* _STATED EXERCISE_: Write out the passage of the property fraud article from "It’s a challenge" to "to the buyer.", word for word.

··· TEXT PROVIDED ···

The acts of imposters: where’s the liability?

06 Oct 2016

P&P Property Ltd v (1) Owen White & Catlin (2) Crownvent Ltd t/a Winkworth [2016]

It’s a challenge for the law to keep pace with the ever changing landscape of fraud. Earlier this year the court considered where the liability falls for the professionals involved when a fraudster impersonates the seller in a house sale and disappears with the sale proceeds before the scam is revealed. In Purrunsing v A’Court & Co and House Owners Conveyancers Ltd, somewhat controversially, both the buyer’s and the seller's solicitors were found equally liable in breach of trust to a buyer who was the victim of a property fraud. In the judgment handed down recently in P&P v (1) Owen White & Catlin (2) Crownvent t/a Winkworth Robin Dicker QC sitting as a deputy High Court Judge came to a wholly different conclusion at least so far as the seller’s solicitor was concerned and considered for the first time the liability of the estate agent to the buyer.

··· MATERIAL SUPPLIED ···

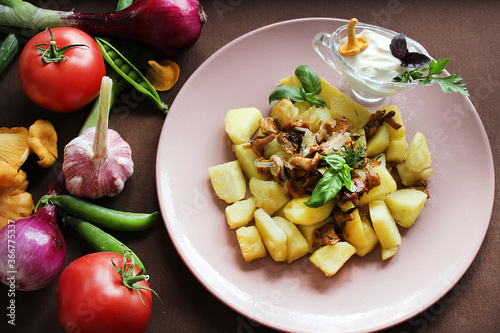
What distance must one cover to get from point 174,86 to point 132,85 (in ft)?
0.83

···
··· MATERIAL SUPPLIED ···

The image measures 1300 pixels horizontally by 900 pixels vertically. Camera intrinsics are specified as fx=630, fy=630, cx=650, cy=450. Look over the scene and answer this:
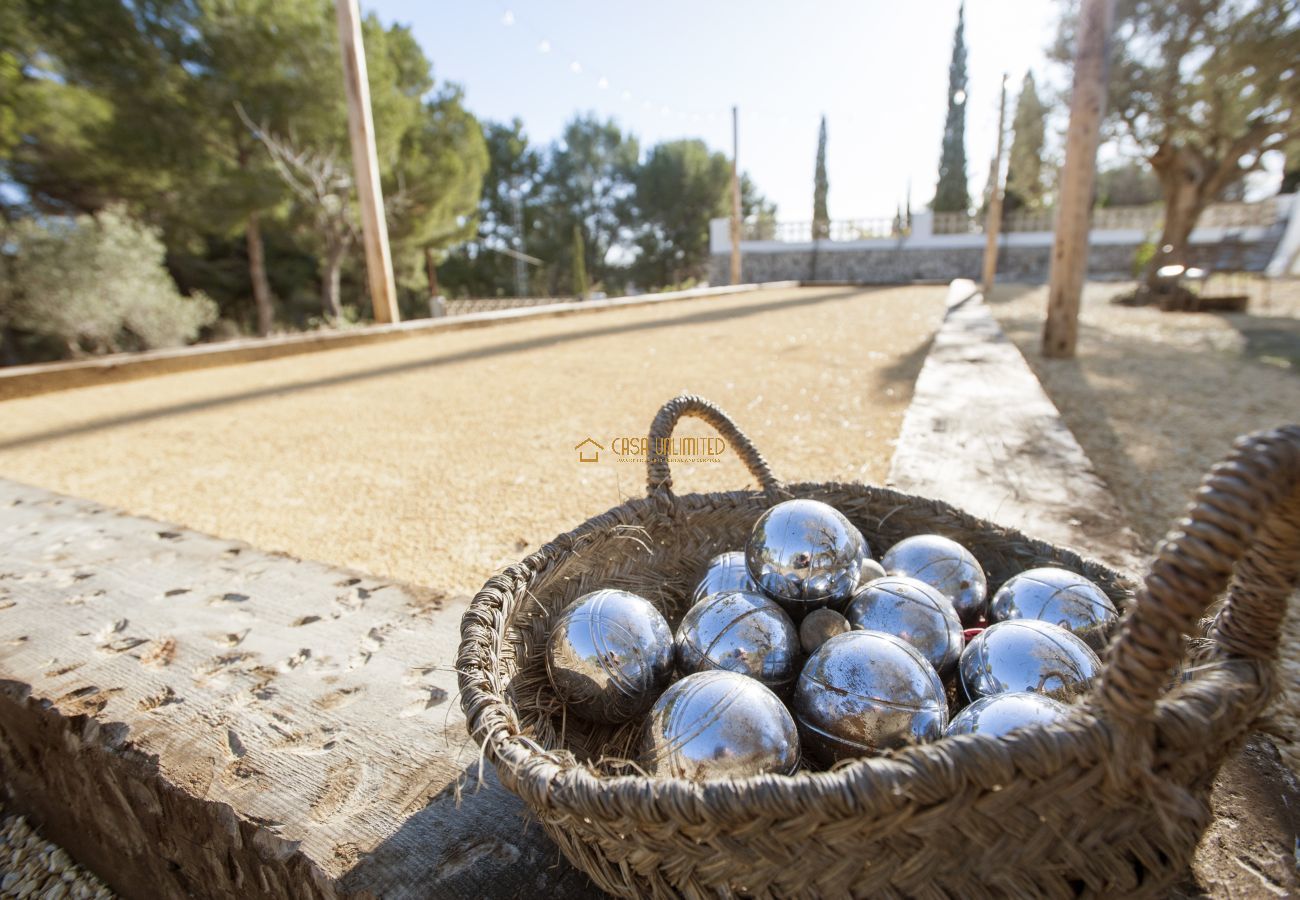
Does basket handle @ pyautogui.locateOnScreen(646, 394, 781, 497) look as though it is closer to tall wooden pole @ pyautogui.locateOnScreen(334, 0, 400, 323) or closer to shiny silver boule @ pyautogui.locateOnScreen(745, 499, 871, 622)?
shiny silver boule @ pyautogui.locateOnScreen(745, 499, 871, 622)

···
··· MATERIAL SUPPLIED ···

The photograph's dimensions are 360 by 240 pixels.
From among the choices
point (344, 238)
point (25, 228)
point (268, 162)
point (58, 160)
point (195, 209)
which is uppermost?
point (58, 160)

···

* _COMPLETE RESPONSE_:
It’s a challenge for the law to keep pace with the ever changing landscape of fraud. Earlier this year the court considered where the liability falls for the professionals involved when a fraudster impersonates the seller in a house sale and disappears with the sale proceeds before the scam is revealed. In Purrunsing v A’Court & Co and House Owners Conveyancers Ltd, somewhat controversially, both the buyer’s and the seller's solicitors were found equally liable in breach of trust to a buyer who was the victim of a property fraud. In the judgment handed down recently in P&P v (1) Owen White & Catlin (2) Crownvent t/a Winkworth Robin Dicker QC sitting as a deputy High Court Judge came to a wholly different conclusion at least so far as the seller’s solicitor was concerned and considered for the first time the liability of the estate agent to the buyer.